(Dataset records)
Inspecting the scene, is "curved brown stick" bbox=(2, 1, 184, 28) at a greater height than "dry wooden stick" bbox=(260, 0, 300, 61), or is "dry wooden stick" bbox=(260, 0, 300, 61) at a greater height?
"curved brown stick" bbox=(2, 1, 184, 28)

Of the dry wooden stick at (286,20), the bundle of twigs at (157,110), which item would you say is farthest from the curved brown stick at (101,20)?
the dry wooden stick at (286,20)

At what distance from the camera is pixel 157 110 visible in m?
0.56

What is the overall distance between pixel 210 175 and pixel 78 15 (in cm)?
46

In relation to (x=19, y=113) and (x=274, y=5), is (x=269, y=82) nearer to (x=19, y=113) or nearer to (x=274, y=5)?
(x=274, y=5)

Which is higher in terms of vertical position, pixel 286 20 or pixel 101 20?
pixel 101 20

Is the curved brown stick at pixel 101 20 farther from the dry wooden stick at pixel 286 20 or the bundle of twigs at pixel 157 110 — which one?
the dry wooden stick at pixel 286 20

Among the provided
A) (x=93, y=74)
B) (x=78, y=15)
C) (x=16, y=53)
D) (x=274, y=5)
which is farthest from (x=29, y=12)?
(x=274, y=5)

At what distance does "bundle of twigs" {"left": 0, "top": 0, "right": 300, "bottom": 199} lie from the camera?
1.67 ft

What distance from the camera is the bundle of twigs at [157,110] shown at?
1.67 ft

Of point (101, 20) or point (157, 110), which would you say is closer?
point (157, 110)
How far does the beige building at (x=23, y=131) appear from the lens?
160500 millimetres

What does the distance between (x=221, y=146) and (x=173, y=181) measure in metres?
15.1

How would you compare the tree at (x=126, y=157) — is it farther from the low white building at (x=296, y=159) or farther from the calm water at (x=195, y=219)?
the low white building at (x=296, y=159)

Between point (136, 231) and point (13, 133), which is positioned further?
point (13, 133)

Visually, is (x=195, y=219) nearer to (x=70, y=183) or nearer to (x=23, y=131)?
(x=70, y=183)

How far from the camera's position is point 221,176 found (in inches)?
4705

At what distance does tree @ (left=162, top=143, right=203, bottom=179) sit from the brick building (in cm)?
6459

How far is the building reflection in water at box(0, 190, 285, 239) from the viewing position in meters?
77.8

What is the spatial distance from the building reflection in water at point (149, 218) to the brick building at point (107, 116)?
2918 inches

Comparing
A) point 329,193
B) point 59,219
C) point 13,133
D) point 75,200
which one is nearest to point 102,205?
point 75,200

> **Problem details**:
Copy the records starting at the line that contains "How far does" and ending with the line that contains "2918 inches", switching "calm water" to "still water" and leaving everything else unchanged.

> **Written answer**:
How far does the beige building at (x=23, y=131) appear from the lens?
160500 millimetres

What does the distance between (x=221, y=146) and (x=173, y=181) measure in metres?
15.1

How would you compare the tree at (x=126, y=157) — is it farther from the low white building at (x=296, y=159) or farther from the still water at (x=195, y=219)?
the low white building at (x=296, y=159)

Between point (136, 231) and point (13, 133), which is positioned further?
point (13, 133)

Visually, is (x=195, y=219) nearer to (x=70, y=183) or nearer to (x=23, y=131)?
(x=70, y=183)

How far from the camera's position is point 221,176 found (in inches)?
4705

At what distance does tree @ (left=162, top=143, right=203, bottom=179) sit from the brick building (in cm)?
6459

How far is the building reflection in water at box(0, 190, 285, 239) from the viewing position in meters?
77.8

What is the spatial distance from the building reflection in water at point (149, 218) to the brick building at point (107, 116)?
2918 inches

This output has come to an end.